What Is DDSM? The Mammography Database Explained

DDSM stands for the Digital Database for Screening Mammography, a publicly available collection of 2,620 mammogram studies used to develop and test computer software that helps detect breast cancer. Originally funded by the U.S. Department of Defense Breast Cancer Research Program, it has become one of the most widely referenced datasets in breast cancer imaging research.

What the Database Contains

The DDSM includes mammogram images across three categories: normal, benign, and malignant. Each case comes with verified pathology information, meaning the diagnosis was confirmed through biopsy or other clinical follow-up rather than relying solely on a radiologist’s visual interpretation. This verification is what makes the dataset useful for training algorithms: the software can learn from images where the correct answer is already known.

The original images were scanned from film mammograms using laser scanners, producing 12-bit images with 4,096 levels of contrast. Spatial resolution varied depending on the scanner used, with roughly 30% of images at 0.085 mm resolution and the remaining 70% at 0.150 mm. The files were stored in a lossless JPEG format, which preserved all original image data without compression artifacts.

Why It Matters for Breast Cancer AI

The DDSM gave researchers a common benchmark. Before standardized datasets like this existed, teams developing computer-aided detection (CAD) systems had no consistent way to compare their results against one another. With a shared set of labeled images, different approaches could be tested on the same data and ranked by accuracy.

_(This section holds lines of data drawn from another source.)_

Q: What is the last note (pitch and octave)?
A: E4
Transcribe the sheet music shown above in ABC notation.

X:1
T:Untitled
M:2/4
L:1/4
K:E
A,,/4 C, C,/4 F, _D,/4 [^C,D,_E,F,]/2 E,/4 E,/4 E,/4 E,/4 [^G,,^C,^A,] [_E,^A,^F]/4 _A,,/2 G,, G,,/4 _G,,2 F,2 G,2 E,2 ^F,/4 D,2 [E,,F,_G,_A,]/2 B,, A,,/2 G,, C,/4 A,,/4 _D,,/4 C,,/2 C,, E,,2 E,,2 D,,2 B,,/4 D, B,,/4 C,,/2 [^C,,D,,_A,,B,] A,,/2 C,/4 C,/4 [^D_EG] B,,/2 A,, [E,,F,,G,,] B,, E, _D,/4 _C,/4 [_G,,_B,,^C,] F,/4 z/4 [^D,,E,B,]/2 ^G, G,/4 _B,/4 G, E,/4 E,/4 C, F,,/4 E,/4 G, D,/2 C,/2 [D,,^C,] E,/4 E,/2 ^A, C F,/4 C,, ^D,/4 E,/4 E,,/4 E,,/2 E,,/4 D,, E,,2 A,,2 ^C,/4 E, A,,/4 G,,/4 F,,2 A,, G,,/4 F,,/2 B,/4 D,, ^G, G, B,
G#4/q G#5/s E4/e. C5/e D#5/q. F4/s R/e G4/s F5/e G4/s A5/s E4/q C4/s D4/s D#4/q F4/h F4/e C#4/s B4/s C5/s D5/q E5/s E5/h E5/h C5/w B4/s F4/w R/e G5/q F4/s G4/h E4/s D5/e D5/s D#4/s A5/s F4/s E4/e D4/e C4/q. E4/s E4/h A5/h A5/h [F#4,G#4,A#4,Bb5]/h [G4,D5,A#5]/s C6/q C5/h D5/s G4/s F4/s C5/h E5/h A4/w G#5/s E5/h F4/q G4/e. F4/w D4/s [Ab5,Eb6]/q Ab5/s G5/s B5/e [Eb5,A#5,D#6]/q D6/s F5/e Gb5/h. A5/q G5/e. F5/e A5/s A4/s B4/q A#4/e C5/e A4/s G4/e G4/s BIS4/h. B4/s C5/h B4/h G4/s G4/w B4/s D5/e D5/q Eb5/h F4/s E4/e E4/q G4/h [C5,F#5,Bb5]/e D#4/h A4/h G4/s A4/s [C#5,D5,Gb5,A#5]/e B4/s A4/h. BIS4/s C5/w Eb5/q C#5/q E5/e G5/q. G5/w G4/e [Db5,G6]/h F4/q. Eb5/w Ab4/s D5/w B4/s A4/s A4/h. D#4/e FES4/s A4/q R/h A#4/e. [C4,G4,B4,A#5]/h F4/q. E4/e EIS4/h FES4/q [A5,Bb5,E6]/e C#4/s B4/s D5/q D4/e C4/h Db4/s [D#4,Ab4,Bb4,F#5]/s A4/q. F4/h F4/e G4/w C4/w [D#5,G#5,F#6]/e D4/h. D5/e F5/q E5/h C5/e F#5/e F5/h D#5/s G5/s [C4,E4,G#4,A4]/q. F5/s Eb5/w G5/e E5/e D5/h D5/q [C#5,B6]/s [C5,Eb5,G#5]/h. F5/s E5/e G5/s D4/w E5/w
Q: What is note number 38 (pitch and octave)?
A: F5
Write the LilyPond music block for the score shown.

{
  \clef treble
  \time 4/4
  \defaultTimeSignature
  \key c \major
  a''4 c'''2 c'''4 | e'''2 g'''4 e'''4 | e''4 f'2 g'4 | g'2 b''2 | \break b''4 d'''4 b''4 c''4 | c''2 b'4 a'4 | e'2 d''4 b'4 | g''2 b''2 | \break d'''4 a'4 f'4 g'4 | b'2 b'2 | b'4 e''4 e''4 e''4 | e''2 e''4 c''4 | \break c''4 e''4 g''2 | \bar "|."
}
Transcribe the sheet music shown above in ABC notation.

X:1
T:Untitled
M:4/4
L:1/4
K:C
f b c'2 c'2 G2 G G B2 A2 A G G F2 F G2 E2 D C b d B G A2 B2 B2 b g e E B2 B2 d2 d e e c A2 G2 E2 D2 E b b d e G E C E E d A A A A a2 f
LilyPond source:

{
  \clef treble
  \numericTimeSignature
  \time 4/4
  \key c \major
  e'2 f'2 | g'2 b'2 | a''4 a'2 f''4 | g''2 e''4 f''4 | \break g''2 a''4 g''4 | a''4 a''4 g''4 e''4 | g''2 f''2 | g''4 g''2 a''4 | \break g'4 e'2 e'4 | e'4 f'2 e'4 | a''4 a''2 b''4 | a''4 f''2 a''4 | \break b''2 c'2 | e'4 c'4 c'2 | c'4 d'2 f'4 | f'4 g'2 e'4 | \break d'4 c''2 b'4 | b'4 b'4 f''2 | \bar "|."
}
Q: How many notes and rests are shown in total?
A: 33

The dataset has been used in hundreds of studies. Object detection systems trained on DDSM data have achieved accuracy rates around 85% for identifying suspicious masses. More recent deep learning approaches that combine neural networks with image generation techniques have pushed accuracy to 89% on DDSM images. One system using the curated version of the dataset reported a 99% success rate in detecting and classifying breast masses, though performance varies significantly depending on the specific task and methodology.

These CAD systems are not designed to replace radiologists. They function as a second opinion, flagging areas in a mammogram that warrant closer inspection and helping clinicians catch abnormalities they might otherwise miss.

The Curated Version: CBIS-DDSM

The original DDSM, while groundbreaking, had practical limitations. Its lossless JPEG format was outdated and difficult to work with using modern software tools. The annotations marking the locations of masses and calcifications needed updating to meet current standards in computer vision research.

To address this, researchers created the CBIS-DDSM (Curated Breast Imaging Subset of DDSM). This updated version includes decompressed images, refreshed segmentation outlines and bounding boxes drawn by trained mammographers, and pathologic diagnoses formatted to match modern machine learning workflows. It contains 753 calcification cases and 891 mass cases, each with benign or malignant labels. The dataset is formatted similarly to the large-scale image collections that current deep learning models expect as input.

How to Access the Data

The CBIS-DDSM is hosted by The Cancer Imaging Archive (TCIA), a public repository of de-identified medical images maintained at the University of Arkansas for Medical Sciences. The full download is approximately 163.5 GB and requires a dedicated tool called the NBIA Data Retriever. Access is free, though the size of the dataset means you’ll need substantial storage space and a reliable internet connection.

The original DDSM has largely been superseded by the curated version for active research, but both remain available. Researchers working on breast cancer detection, image classification, or medical AI benchmarking continue to use CBIS-DDSM alongside newer datasets like INbreast and mini-MIAS, often testing their models across multiple collections to demonstrate generalizability.